Writing in her blog today for Unity Marketing, Pam Danziger said, “Retailers’ remaining hope is that Internet sales will pull them out this year, but given consumers’ current attitudes and shopping behavior throughout 2015, it is extremely unlikely that the economy will see anywhere near the 3.7% increase National Retail Federation predicts for this holiday season.”
Compared to the last three months of 2014, core retail spending (excluding dining out and automobile expenditures) is down .4%, Danziger noted.
“The use of ‘click and collect’ this Thanksgiving holiday weekend highlights the growing popularity of omnichannel shopping,” said Jesse Tron, ICSC Spokesperson. “Even with competition from online retailers, the physical store continues to play a central role in the shopping experience, and this is not expected to change.”

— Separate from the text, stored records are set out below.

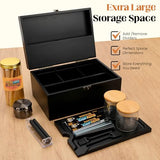 Large Bamboo Storage Box with Lock, Removable Wooden Tray, Airtight Rubber Seal Glass Jars, Decorative Lockable Wooden Organizer Box, Complete Accessories Gift Set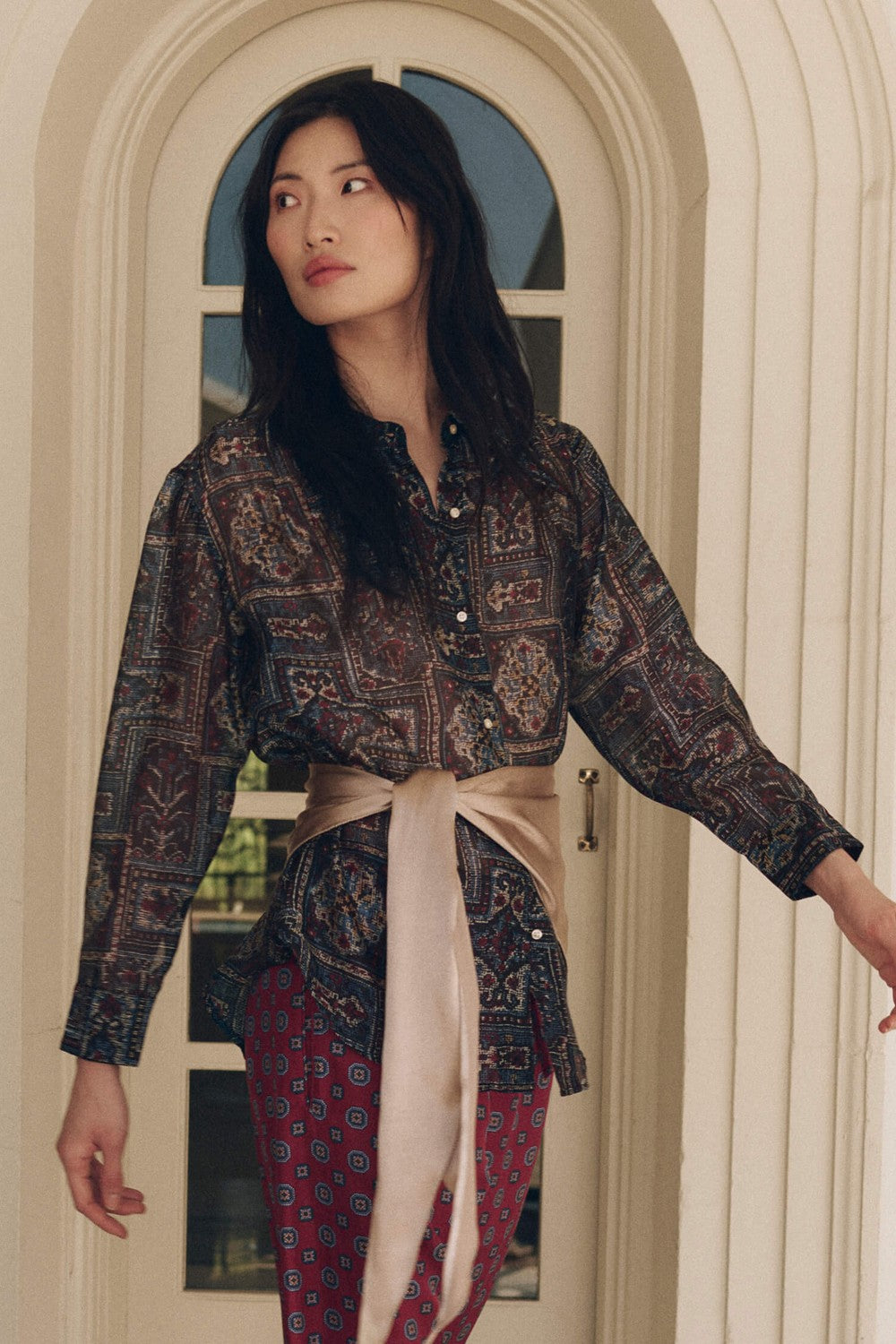 The Great The Theater Top in Heirloom Textile Print — styled look 3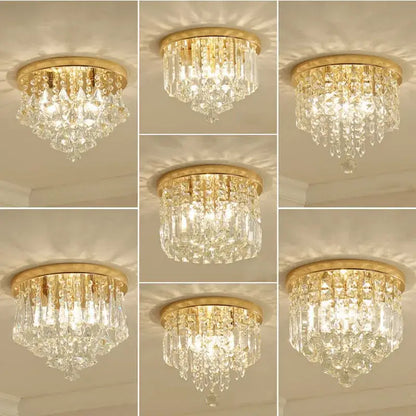 Modern gold crystal round ceiling lights for luxe living room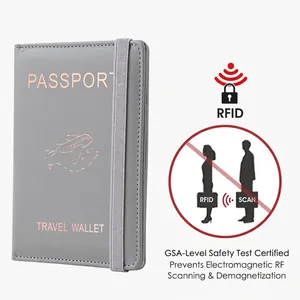 Gray PU leather RFID passport holder with rose gold text and elastic travel security strap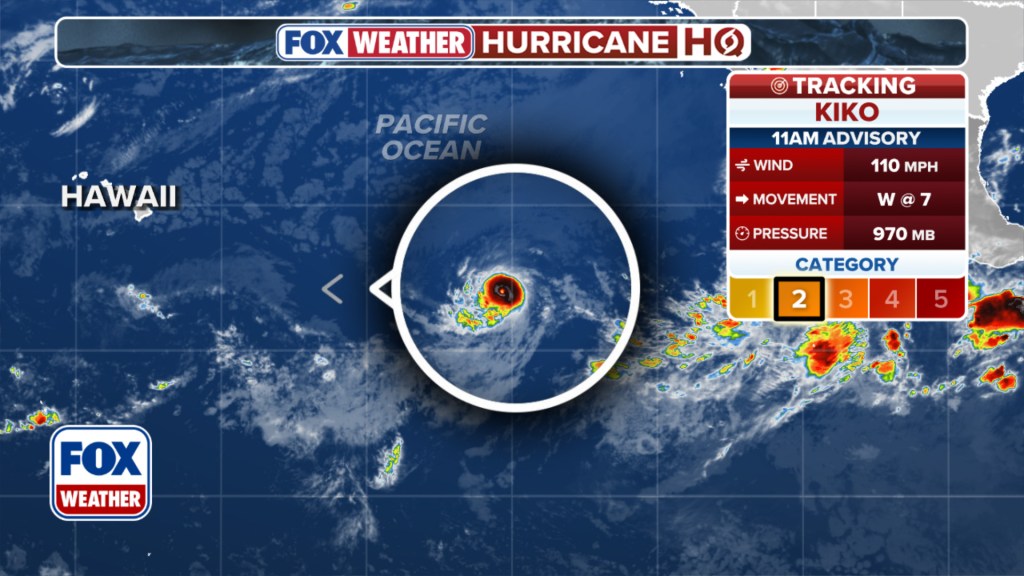 Kiko, centered about 1,560 miles east of Hilo, Hawaii, could get even stronger in the next day or so, forecasters say.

Spending Totals: Black Friday & Thanksgiving
The average Thanksgiving and/or Black Friday shopper spent $557 on those two days, divided as follows:
- $245 in physical stores
- $120 with online-only retailers
- $110 online via retailers with a physical presence, for items shipping to their home
- $82 online via retailers with a physical presence, for items to pick up in store
RetailNext Inc, a market leader in retail analytics for brick and mortar retail, reported that while sales were down 4.7%, they were 1.5-7.5 points better than the five preceding months, and the decline in store traffic was only half of the monthly declines reported earlier in the year. Sales per Shopper was up 0.3% over the holiday weekend, driven mostly by a 3.1% increase in Average Transaction Value (ATV). Conversion slipped slightly by 0.5%, in part due to the early Cyber Monday sales promotions started over the weekend, as well as savvy shoppers recognizing the end of the weekend does not denote the end of holiday price discounts and promotions.
The strongest performances for the weekend came from the Midwest and Northeast regions, where pent up shopping demand from the previous two months helped bring in shoppers. Both regions experienced positive sales per shopper growth through increases in ATV. A common theme among all regions was the drop in conversion, which ranged from 0.1 to 0.6%.
“The results for physical retail are generally positive when considering the growing influence of digital shopping, particularly in the mobile channel,” said Shelley E. Kohan, vice president of retail consulting at RetailNext. “Over the holiday weekend, there were patterns of strong results for retailers with less effective digital channels, and they outperformed on the brick-and-mortar side of the business. Of course, the flip side was true for brands with strong digital presences and who offered a seamless multichannel experience, and it’s those brands who have a head start into retail’s most important season.”